Nostalgia de la multitud
Es imprescindible en una democracia que la gente pueda mostrar en las calles su malestar, aunque sea con mascarilla
En las primeras páginas de La muerte de Virgilio, el escritor austriaco Hermann Broch narra la llegada a Brindisi de Octaviano Augusto. Regresa de Grecia para celebrar que cumple 43 años. Ahí están las siete naves que se acercan con todo su esplendor a Italia; la que transporta al César se adelanta y maniobra entre veleros y botes y barcas de pesca y tartanas hasta conseguir tocar tierra. Es en ese instante cuando “el sordo rugir de la bestia masa” estalla en un “jubiloso alarido”, “desenfrenado, aterrador, magnífico”. Broch escribe que Augusto sabía que sin esa multitud que vibraba “no se podía hacer política alguna”. Aquello ocurrió en septiembre del año 19 antes de Cristo. Hoy, con el coronavirus suelto por el mundo, la hipótesis de grandes concentraciones está en principio puesta entre paréntesis. Se han producido movilizaciones, como las de quienes protestaron por la muerte de George Floyd y contra la pervivencia del racismo, pero las indicaciones de los expertos en salud son bastante claras: no se mezclen, trátense con cierta distancia, nada de barullos.
Es posible que este sea uno de los elementos que generan más extrañeza ahora que en Europa se está produciendo la salida de la pesadilla de los contagios y los hospitales abarrotados y los muertos. No hay mítines multitudinarios, no hay público en los estadios de fútbol, no hay conciertos de rock donde millares de jóvenes se empastan en una corriente vertiginosa agitada por la energía del ritmo. La masa está dormida, y aquel alarido tan suyo —”desenfrenado, aterrador, magnífico”— parece cosa del pasado. Si esto se prolongara, ¿qué podría pasar con la política? ¿Cómo ejercerla, cómo entenderla, cómo habrán de sintonizar los que gobiernan con los gobernados si a estos se les ha indicado que mejor nada de alaridos?

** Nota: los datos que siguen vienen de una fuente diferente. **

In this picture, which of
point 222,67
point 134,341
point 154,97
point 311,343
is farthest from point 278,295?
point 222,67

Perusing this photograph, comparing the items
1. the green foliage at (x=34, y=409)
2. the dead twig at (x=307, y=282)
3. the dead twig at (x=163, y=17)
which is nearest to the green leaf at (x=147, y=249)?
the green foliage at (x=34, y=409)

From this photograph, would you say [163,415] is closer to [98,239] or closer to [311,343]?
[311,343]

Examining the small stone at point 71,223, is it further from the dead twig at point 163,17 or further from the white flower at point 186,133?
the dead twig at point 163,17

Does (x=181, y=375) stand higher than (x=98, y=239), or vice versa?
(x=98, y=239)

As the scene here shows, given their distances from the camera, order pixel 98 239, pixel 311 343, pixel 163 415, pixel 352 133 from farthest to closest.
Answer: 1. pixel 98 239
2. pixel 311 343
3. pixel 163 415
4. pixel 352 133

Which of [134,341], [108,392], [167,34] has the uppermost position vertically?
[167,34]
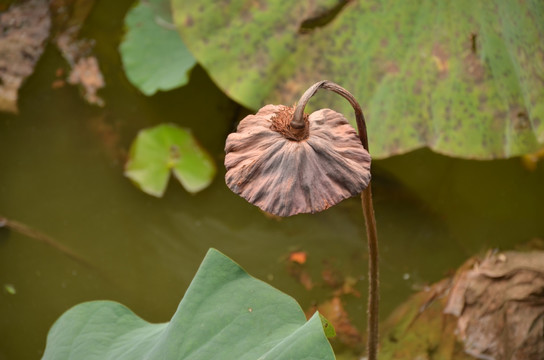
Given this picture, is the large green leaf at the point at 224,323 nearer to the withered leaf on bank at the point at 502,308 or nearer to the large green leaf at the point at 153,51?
the withered leaf on bank at the point at 502,308

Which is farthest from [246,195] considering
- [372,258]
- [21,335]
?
[21,335]

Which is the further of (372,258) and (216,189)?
(216,189)

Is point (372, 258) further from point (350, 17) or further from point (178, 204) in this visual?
point (178, 204)

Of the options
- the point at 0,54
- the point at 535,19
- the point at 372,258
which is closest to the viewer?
the point at 372,258

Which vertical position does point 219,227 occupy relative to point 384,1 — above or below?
below

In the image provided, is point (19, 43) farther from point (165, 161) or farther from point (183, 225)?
point (183, 225)

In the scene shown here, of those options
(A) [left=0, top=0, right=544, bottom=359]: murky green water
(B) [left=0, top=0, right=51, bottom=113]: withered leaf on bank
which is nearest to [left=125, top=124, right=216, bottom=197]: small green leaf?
(A) [left=0, top=0, right=544, bottom=359]: murky green water
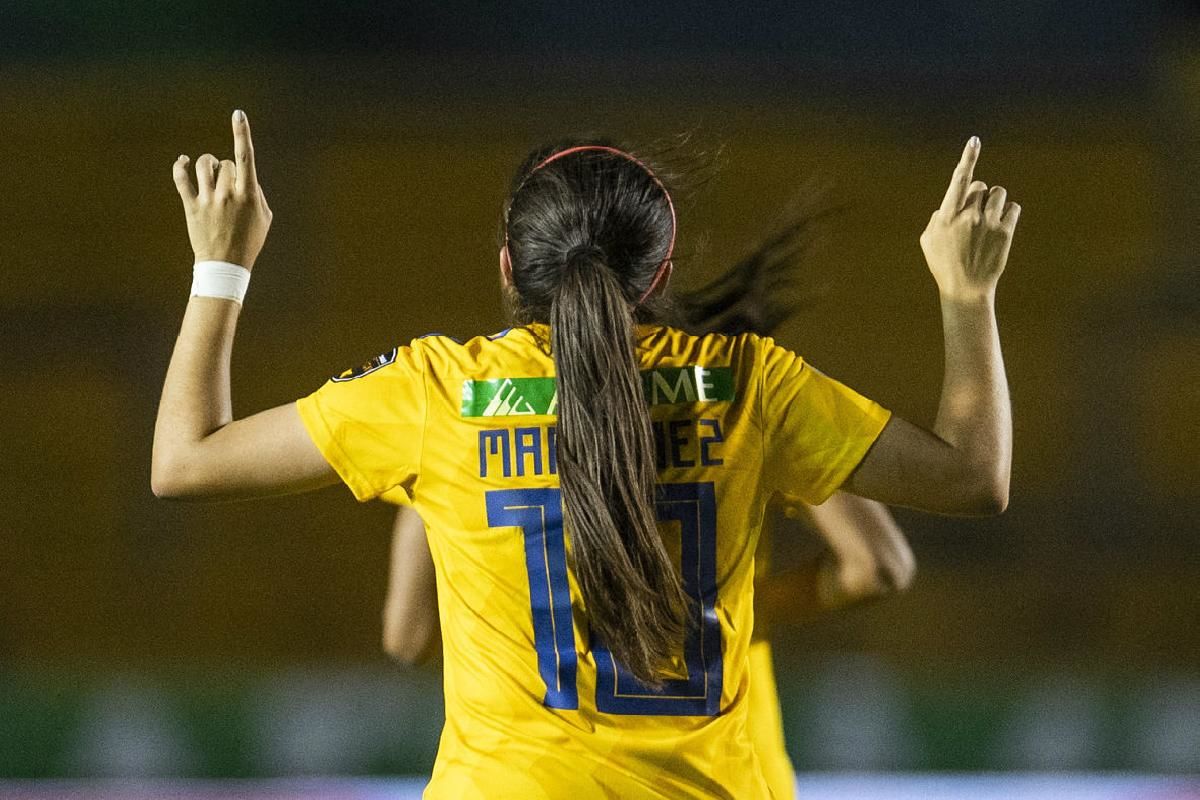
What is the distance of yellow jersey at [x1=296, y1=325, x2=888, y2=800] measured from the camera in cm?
113

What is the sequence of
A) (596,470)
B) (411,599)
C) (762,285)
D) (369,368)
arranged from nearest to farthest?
(596,470) < (369,368) < (411,599) < (762,285)

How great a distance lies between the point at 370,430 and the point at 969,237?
1.86 ft

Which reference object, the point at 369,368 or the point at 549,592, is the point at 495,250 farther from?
the point at 549,592

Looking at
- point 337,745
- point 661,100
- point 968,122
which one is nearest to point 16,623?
point 337,745

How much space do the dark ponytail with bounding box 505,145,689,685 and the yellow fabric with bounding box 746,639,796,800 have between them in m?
0.42

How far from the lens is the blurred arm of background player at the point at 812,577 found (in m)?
1.57

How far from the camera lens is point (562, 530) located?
114cm

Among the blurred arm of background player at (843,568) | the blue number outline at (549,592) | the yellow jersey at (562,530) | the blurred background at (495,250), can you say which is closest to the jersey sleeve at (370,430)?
the yellow jersey at (562,530)

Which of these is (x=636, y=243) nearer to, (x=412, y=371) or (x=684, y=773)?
(x=412, y=371)

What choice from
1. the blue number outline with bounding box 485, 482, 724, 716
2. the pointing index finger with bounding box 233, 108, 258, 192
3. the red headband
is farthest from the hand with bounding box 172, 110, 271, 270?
the blue number outline with bounding box 485, 482, 724, 716

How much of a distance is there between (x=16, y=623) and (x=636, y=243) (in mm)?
4987

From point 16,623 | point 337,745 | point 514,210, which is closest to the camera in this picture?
point 514,210

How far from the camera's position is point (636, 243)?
3.98 feet

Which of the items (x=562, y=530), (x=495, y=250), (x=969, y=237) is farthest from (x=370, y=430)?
(x=495, y=250)
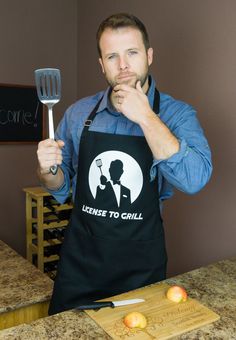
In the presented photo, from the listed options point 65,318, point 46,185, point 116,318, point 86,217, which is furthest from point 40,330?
point 46,185

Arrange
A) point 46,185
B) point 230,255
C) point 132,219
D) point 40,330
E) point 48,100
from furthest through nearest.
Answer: point 230,255 < point 46,185 < point 132,219 < point 48,100 < point 40,330

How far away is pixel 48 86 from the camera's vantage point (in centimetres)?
121

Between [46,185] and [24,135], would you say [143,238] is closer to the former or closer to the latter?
[46,185]

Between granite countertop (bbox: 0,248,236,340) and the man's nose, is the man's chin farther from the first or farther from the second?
granite countertop (bbox: 0,248,236,340)

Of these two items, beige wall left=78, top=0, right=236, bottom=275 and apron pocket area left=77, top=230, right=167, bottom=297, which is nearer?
apron pocket area left=77, top=230, right=167, bottom=297

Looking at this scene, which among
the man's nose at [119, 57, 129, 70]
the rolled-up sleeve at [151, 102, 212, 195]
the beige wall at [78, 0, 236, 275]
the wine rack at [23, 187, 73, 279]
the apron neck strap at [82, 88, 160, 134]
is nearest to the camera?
the rolled-up sleeve at [151, 102, 212, 195]

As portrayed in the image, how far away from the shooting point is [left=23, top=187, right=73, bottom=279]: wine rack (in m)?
2.86

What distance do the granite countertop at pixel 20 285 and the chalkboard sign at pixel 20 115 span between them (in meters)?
1.42

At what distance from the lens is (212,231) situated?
1.99 m

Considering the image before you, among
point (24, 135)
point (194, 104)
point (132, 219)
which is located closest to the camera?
point (132, 219)

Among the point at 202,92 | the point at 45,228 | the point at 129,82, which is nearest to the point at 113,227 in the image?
the point at 129,82

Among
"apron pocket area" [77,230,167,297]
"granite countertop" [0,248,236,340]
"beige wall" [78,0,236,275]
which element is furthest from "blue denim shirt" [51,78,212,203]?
"beige wall" [78,0,236,275]

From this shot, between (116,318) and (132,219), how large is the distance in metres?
0.41

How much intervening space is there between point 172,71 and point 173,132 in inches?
38.3
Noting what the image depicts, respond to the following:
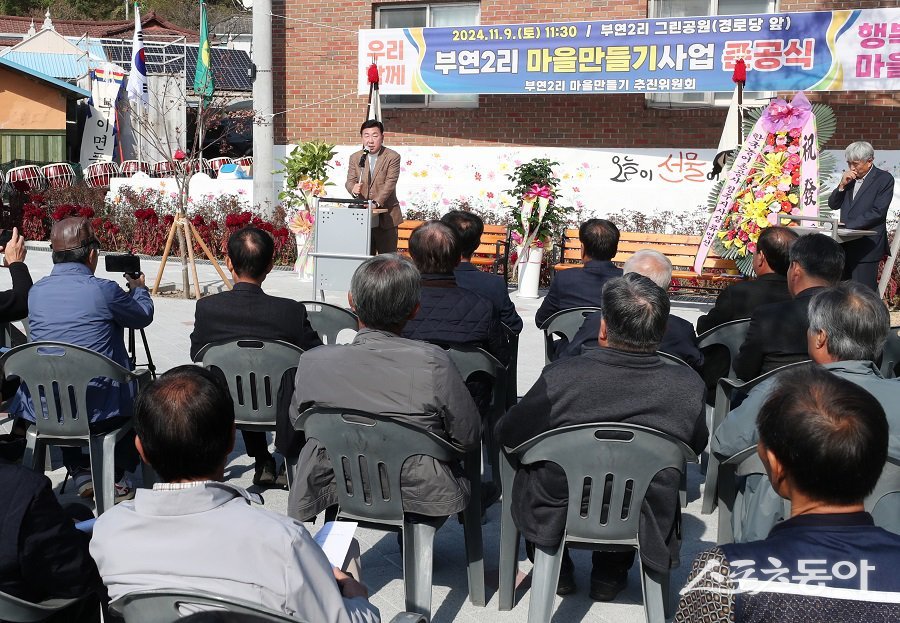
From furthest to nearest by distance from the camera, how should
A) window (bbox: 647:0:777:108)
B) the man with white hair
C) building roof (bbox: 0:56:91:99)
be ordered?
building roof (bbox: 0:56:91:99) → window (bbox: 647:0:777:108) → the man with white hair

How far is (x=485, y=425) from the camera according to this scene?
4988 millimetres

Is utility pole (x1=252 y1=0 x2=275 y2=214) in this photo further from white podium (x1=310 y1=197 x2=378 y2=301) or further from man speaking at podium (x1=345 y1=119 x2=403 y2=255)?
white podium (x1=310 y1=197 x2=378 y2=301)

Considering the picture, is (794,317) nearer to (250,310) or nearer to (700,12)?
(250,310)

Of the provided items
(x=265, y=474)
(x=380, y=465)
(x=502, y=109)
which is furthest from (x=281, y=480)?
(x=502, y=109)

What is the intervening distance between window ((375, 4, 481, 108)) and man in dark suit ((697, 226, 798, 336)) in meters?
10.3

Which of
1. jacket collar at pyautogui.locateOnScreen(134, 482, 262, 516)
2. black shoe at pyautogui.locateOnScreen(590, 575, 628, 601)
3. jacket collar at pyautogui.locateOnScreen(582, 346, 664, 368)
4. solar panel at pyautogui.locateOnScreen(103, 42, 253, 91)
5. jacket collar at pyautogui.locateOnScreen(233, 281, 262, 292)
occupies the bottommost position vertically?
black shoe at pyautogui.locateOnScreen(590, 575, 628, 601)

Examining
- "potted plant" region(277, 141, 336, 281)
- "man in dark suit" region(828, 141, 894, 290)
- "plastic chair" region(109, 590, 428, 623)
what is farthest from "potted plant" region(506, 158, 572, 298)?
"plastic chair" region(109, 590, 428, 623)

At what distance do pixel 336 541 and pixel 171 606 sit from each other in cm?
56

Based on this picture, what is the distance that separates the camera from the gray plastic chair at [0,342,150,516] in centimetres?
438

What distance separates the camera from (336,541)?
102 inches

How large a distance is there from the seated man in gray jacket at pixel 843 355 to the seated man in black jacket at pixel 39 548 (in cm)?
201

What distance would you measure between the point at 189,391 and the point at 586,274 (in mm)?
3593

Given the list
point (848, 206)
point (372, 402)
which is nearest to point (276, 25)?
point (848, 206)

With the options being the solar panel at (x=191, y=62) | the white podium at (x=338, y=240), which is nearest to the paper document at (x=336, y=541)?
the white podium at (x=338, y=240)
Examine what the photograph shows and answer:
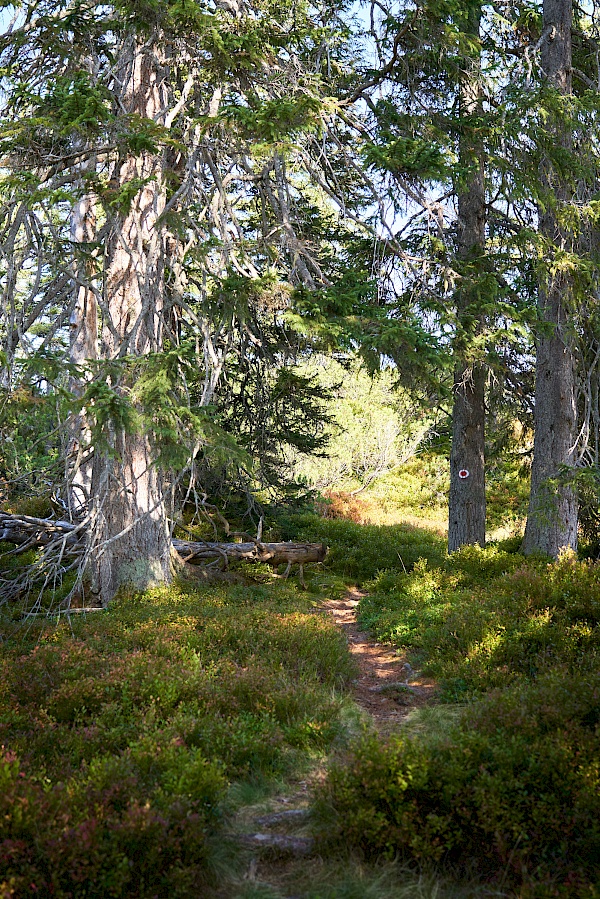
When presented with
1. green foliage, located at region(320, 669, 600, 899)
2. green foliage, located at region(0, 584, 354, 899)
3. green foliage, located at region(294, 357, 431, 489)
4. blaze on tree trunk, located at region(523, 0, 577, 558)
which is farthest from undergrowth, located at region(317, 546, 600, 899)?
green foliage, located at region(294, 357, 431, 489)

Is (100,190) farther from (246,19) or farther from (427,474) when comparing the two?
(427,474)

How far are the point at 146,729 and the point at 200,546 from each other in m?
7.04

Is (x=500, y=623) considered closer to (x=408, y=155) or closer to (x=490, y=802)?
(x=490, y=802)

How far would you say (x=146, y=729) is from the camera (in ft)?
16.3

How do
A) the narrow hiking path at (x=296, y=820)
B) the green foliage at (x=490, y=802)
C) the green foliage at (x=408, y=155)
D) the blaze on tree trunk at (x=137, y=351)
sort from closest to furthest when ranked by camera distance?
the green foliage at (x=490, y=802)
the narrow hiking path at (x=296, y=820)
the green foliage at (x=408, y=155)
the blaze on tree trunk at (x=137, y=351)

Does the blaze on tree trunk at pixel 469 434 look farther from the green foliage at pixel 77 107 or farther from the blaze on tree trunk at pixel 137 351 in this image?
the green foliage at pixel 77 107

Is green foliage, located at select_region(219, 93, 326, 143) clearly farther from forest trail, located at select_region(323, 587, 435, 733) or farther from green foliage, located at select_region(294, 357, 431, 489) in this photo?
green foliage, located at select_region(294, 357, 431, 489)

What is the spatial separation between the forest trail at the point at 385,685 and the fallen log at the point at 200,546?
320cm

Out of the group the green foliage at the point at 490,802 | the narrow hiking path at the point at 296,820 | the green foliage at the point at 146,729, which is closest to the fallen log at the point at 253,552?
the green foliage at the point at 146,729

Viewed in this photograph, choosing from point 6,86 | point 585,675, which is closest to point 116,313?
point 6,86

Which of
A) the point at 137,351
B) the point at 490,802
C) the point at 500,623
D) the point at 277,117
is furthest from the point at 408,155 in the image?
the point at 490,802

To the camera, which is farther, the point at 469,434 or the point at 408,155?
the point at 469,434

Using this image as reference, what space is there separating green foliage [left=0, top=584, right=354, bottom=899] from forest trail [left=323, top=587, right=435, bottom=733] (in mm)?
342

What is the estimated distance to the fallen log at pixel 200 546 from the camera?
1155cm
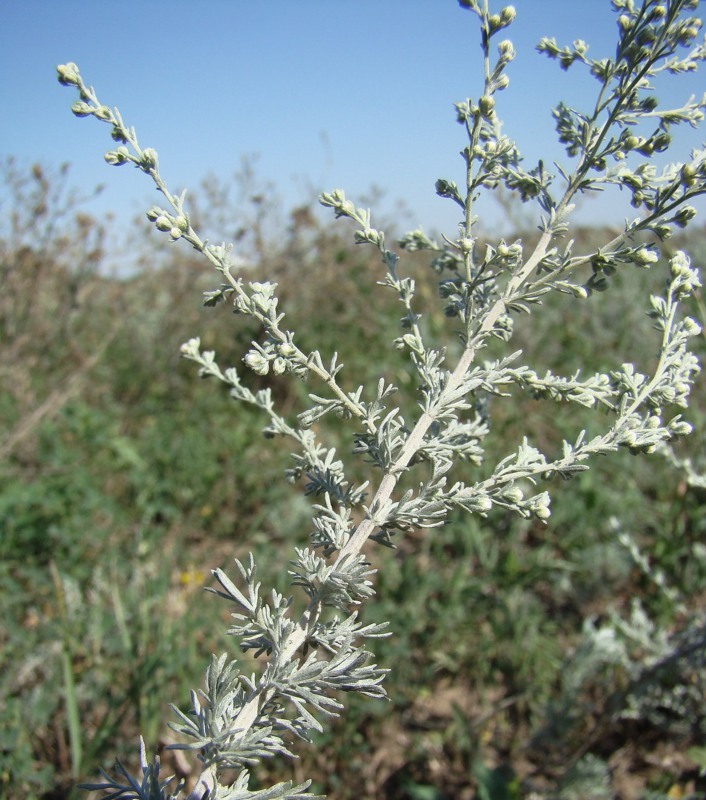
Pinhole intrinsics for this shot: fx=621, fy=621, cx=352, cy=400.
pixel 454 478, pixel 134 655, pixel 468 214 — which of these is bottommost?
pixel 134 655

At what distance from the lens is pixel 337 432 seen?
19.4ft

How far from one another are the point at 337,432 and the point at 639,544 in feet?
8.95

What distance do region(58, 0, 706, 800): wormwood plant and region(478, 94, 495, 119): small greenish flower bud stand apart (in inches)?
0.8

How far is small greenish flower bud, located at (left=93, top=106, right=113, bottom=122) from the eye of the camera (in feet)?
4.21

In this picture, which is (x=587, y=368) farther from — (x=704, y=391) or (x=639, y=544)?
(x=639, y=544)

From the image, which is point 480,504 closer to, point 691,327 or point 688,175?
point 691,327

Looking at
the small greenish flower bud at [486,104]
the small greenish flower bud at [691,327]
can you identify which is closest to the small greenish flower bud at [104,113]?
the small greenish flower bud at [486,104]

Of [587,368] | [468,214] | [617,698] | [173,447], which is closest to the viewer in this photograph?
[468,214]

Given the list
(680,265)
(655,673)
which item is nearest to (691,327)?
(680,265)

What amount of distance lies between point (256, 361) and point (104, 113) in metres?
0.60

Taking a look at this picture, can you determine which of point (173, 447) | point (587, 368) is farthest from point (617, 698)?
point (587, 368)

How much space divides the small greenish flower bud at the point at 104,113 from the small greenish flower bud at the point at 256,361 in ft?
1.87

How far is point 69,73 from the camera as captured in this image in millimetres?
1274

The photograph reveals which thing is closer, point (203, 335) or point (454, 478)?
point (454, 478)
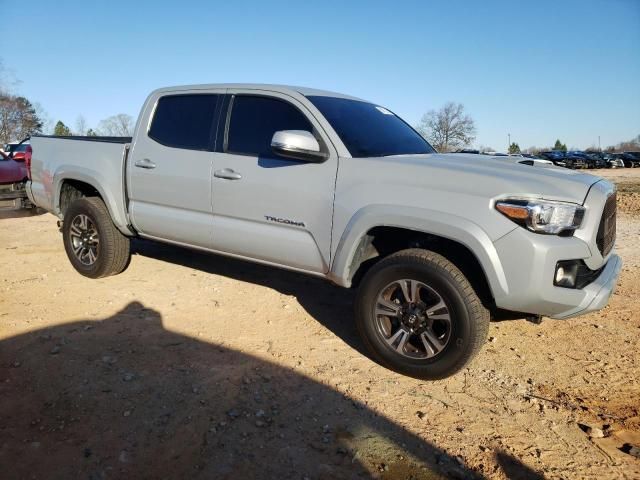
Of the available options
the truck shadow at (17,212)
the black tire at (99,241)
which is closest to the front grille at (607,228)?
the black tire at (99,241)

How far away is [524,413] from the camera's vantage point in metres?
2.96

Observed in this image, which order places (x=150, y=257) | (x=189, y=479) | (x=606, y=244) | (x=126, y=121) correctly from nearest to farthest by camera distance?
1. (x=189, y=479)
2. (x=606, y=244)
3. (x=150, y=257)
4. (x=126, y=121)

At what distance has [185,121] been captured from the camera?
4500 mm

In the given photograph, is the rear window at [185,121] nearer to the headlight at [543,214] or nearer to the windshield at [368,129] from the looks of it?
the windshield at [368,129]

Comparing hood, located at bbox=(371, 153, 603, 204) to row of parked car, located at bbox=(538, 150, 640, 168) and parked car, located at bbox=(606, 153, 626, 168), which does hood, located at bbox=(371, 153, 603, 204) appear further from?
parked car, located at bbox=(606, 153, 626, 168)

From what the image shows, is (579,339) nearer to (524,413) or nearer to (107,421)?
(524,413)

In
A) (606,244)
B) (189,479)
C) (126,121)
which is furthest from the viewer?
(126,121)

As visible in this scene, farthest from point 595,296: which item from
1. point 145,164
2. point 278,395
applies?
point 145,164

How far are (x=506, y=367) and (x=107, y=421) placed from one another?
8.81 feet

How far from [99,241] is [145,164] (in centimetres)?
108

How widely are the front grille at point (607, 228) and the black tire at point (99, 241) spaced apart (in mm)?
4328

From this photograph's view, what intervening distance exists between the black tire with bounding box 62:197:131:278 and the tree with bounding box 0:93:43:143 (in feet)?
162

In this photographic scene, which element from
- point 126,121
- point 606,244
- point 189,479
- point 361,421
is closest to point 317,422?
point 361,421

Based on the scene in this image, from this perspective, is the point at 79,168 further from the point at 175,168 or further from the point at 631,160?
the point at 631,160
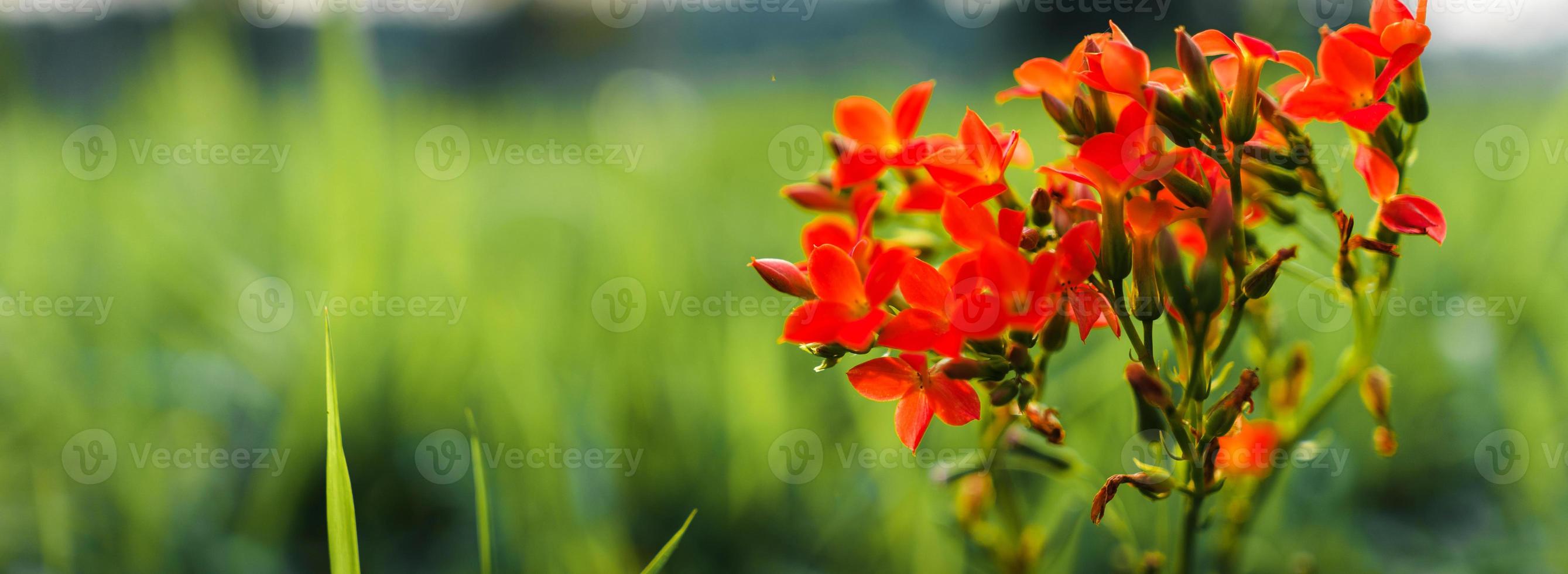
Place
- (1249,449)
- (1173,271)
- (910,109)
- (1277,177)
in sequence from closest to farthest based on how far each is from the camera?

Cuenta Elias Canetti en La antorcha al oído que durante los años que pasó en Fráncfort, entre 1921 y 1924, tuvo una experiencia muy potente. Se estaba celebrando una marcha obrera de protesta por el asesinato de Walter Rathenau, ministro de Exteriores en la República de Weimar, cuando descubrió que se sintió fuertemente arrastrado por la energía de la multitud que avanzaba por la calle. Habla de “embriaguez”, de romper los “límites habituales”, de descubrir “el camino hacia otras personas que se hallaban en una situación análoga” y formar con ellas “una unidad superior”. Más adelante se refiere en esa historia de su vida a un primo suyo un poco mayor, que un día le comentó a propósito de sus habilidades como orador: “Tienes a la gente entre tus manos, son como una bola de plasta blanda con la que puedes hacer lo que quieras. Podrías animarlos a incendiar sus propias casas, es un tipo de poder que no conoce límites”. Canetti se dedicó 25 años de su vida a estudiar la naturaleza de la masa. Y a explorar la consistencia de su poder.
La historia está llena de líderes fanáticos que supieron moldear a las muchedumbres para arrastrarlas por los peores derroteros. Ahí están Hitler o Mussolini. Pero sin esas multitudes que de tanto en tanto llenan las calles para expresar sus anhelos o su malestar, su furia, la democracia estaría coja. Por eso es un signo de buena salud cívica que la brutal muerte de George Floyd no haya quedado sin respuesta. Este extraño mundo de ahora no puede prescindir del alarido contra las injusticias. Aunque no haya más remedio que proferirlo tras una mascarilla.